◆ EXERCISE PROMPT:
Can the data below be set down again exactly, line for line?

◆ RECORDS PROVIDED:
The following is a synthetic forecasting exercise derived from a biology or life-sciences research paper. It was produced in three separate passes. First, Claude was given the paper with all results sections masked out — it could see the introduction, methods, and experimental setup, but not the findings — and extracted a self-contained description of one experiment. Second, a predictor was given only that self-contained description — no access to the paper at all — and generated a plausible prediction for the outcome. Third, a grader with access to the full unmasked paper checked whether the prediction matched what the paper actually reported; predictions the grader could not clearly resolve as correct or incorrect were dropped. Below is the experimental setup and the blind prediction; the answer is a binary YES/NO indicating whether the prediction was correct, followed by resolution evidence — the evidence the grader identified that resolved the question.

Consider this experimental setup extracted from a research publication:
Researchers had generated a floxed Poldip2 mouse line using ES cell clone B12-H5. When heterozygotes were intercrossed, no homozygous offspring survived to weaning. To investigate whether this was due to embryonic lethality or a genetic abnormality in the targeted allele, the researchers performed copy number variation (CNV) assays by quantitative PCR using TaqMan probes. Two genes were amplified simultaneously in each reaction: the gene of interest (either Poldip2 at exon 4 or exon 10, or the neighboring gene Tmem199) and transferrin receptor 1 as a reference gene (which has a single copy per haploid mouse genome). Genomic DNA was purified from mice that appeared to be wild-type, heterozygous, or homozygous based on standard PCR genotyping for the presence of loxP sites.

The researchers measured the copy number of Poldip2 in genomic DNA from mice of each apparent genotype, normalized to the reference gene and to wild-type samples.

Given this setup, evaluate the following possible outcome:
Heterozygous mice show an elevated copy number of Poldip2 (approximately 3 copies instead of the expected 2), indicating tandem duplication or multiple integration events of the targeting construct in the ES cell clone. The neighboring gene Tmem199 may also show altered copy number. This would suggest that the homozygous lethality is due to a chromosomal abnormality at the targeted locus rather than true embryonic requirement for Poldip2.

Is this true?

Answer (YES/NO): YES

◆ RESPONSE FOR THIS EXERCISE:
The following is a synthetic forecasting exercise derived from a biology or life-sciences research paper. It was produced in three separate passes. First, Claude was given the paper with all results sections masked out — it could see the introduction, methods, and experimental setup, but not the findings — and extracted a self-contained description of one experiment. Second, a predictor was given only that self-contained description — no access to the paper at all — and generated a plausible prediction for the outcome. Third, a grader with access to the full unmasked paper checked whether the prediction matched what the paper actually reported; predictions the grader could not clearly resolve as correct or incorrect were dropped. Below is the experimental setup and the blind prediction; the answer is a binary YES/NO indicating whether the prediction was correct, followed by resolution evidence — the evidence the grader identified that resolved the question.

Consider this experimental setup extracted from a research publication:
Researchers had generated a floxed Poldip2 mouse line using ES cell clone B12-H5. When heterozygotes were intercrossed, no homozygous offspring survived to weaning. To investigate whether this was due to embryonic lethality or a genetic abnormality in the targeted allele, the researchers performed copy number variation (CNV) assays by quantitative PCR using TaqMan probes. Two genes were amplified simultaneously in each reaction: the gene of interest (either Poldip2 at exon 4 or exon 10, or the neighboring gene Tmem199) and transferrin receptor 1 as a reference gene (which has a single copy per haploid mouse genome). Genomic DNA was purified from mice that appeared to be wild-type, heterozygous, or homozygous based on standard PCR genotyping for the presence of loxP sites.

The researchers measured the copy number of Poldip2 in genomic DNA from mice of each apparent genotype, normalized to the reference gene and to wild-type samples.

Given this setup, evaluate the following possible outcome:
Heterozygous mice show an elevated copy number of Poldip2 (approximately 3 copies instead of the expected 2), indicating tandem duplication or multiple integration events of the targeting construct in the ES cell clone. The neighboring gene Tmem199 may also show altered copy number. This would suggest that the homozygous lethality is due to a chromosomal abnormality at the targeted locus rather than true embryonic requirement for Poldip2.

Is this true?

Answer (YES/NO): YES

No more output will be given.